Abstract
Frailty is one of the major challenges for intensive care, affecting one-third of intensive care unit patients and being associated with a range of poor health outcomes. Determination of frailty in critical illness using the Clinical Frailty Scale has recently been adopted by the Australian and New Zealand Intensive Care Society, but it is not known whether this is able to be measured from the clinical record without interviewing patients or their relatives. The aims of this retrospective cohort study were to test whether a Clinical Frailty Scale score could be assigned in an intensive care unit population from the clinical record, and to assess the inter-rater reliability of frailty measured in this manner. A total of 144 patients were enrolled. Of these, 137 (95%) were able to have a Clinical Frailty Scale score assigned, and 22 (15%) were scored as frail (Clinical Frailty Scale ≥5). Cohen’s kappa coefficient for inter-rater reliability between assessors was 0.67, confirming substantial agreement. Consistent with other critically ill cohorts, frailty was associated on multivariate analysis with age, Charlson comorbidity score, dependence with activities of daily living, and limitation of medical treatment, indicating validity of this approach to frailty measurement. Our results imply that frailty measurement is possible and feasible from the intensive care unit clinical record, which is of importance as routine measurement and reporting of frailty in intensive care units in our region increases. Future work should seek to validate an assigned Clinical Frailty Scale score with that obtained directly from patients or their next of kin.
Introduction
As critically ill populations around the world age, patient frailty has become one of the major challenges in intensive care. Over the next decade in Australia, more than a quarter of all patients admitted to the intensive care unit (ICU) will be aged >80 years. 1 Based on similar European cohorts, >40% of this population will have coexisting frailty. 2 Frailty is associated with an increased risk of death, functional dependence, hospital readmission and new discharge to residential care.3–5 Measuring frailty in the ICU is challenging, but one validated tool—the Clinical Frailty Scale (CFS)—is increasingly being used due to its ability to be measured at the bedside, with no requirement for functional testing, which is challenging in the ICU environment. 6 Frailty measured according to this scale, a nine-item categorical measure, has been correlated with increased mortality, adverse events and functional dependence in ICU survivors.2,3 Given these associations, the Australian and New Zealand Intensive Care Society (ANZICS) Centre for Outcome and Resource Evaluation has recently added frailty case finding using the CFS to the data collected at admission for ICU patients in our region.

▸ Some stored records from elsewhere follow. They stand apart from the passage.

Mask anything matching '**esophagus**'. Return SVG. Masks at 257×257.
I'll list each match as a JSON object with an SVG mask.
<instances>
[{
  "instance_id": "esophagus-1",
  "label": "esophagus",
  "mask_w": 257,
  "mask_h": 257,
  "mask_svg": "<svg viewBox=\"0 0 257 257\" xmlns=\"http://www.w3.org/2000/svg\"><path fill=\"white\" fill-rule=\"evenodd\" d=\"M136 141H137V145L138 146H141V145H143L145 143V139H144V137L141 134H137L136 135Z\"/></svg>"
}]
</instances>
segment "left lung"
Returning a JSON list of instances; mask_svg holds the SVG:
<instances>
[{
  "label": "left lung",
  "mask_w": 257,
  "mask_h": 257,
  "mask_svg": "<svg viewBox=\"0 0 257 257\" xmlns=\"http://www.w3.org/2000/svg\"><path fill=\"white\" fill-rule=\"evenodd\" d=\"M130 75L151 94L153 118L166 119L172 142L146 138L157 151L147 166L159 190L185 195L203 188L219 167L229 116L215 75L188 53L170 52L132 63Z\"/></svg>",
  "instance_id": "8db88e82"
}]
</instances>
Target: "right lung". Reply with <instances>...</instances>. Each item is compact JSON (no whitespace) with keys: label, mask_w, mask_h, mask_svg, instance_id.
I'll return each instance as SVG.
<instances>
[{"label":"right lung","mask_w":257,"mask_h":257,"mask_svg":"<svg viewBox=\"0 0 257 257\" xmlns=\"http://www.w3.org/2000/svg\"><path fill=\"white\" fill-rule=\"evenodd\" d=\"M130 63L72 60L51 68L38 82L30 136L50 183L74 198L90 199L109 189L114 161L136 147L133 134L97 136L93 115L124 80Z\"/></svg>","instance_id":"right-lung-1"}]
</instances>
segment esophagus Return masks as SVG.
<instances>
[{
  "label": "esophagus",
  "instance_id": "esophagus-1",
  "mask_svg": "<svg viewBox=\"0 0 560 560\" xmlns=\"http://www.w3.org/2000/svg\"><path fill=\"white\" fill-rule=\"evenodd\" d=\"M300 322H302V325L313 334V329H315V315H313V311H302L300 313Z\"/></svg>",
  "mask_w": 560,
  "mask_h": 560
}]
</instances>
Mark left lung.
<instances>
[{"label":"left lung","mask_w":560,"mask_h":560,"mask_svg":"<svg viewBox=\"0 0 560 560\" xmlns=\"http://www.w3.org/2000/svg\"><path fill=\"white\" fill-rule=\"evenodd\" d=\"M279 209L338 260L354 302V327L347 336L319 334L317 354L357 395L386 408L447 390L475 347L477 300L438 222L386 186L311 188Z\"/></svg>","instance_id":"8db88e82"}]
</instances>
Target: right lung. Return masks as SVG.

Despite the importance of frailty to the risk stratification and outcomes of critically ill patients, gathering these data presents a particular challenge in the ICU. Unlike other data points for the ANZICS Adult Patient Database (APD), which are for the most part based on objective criteria able to be gathered from the clinical record, frailty measurement via the CFS requires a degree of subjectivity in assessment. Interviewing the patient or the next of kin is also often necessary in order to determine aspects of functional performance and physical dependency that allow granularity of frailty measurement. Prior frailty studies have employed dedicated research personnel for this purpose, trained in the collection and interpretation of the CFS.3,7 However, more recent attempts have been made to collect these data routinely using clinical staff. A single-centre Australian study illustrated the challenges posed with this approach, wherein only 59% of eligible patients had a CFS score assigned, and of these, three-quarters were assigned by the nurse in charge without next of kin involvement. 8 This approach thus raises concerns regarding data completeness and accuracy.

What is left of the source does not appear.